Creating a postparse plug-in for the web crawler

With the postparse plug-in, you can use Java APIs to view the content, security tokens, and metadata of a document that is parsed by the simple HTML parser that is provided by the Web crawler. You can add to, delete from, or replace any of these fields, or stop the document from being sent to the document processing pipeline, including the parser, tokenizer, and indexer.

About this task

To create a postparse plug-in, you write a Java™ class that implements the interface com.ibm.es.wc.pi.PostparsePlugin, for example:

public class MyPostparsePlugin implements 
com.ibm.es.wc.pi.PostparsePlugin {   
   public MyPostparsePlugin () { ... }   
   public boolean init() { ... }   
   public boolean processDocument(PostparsePluginArg[] args) { ... }   
   public boolean release() { ... }
}

The plug-in class can implement both interfaces, but it needs only one init method and one release method. If the class does both prefetch and postparse processing, you need to initialize and release resources for both tasks. Both the init method and the release method are called once.

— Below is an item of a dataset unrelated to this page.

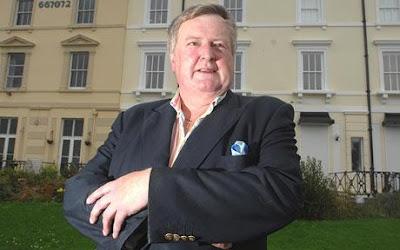 Excentricul milionar David Piper, lord de Warleigh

The processDocument method is called on the single plug-in instance for every URL for which a download was attempted. Not all downloads return content. The HTTP return codes, such as 200, 302, or 404, can be used by your plug-in to determine what to do when called. If content was obtained and if the content was suitable for HTML parsing, the content is put through the parser, and the results of parsing are available when your plug-in is called.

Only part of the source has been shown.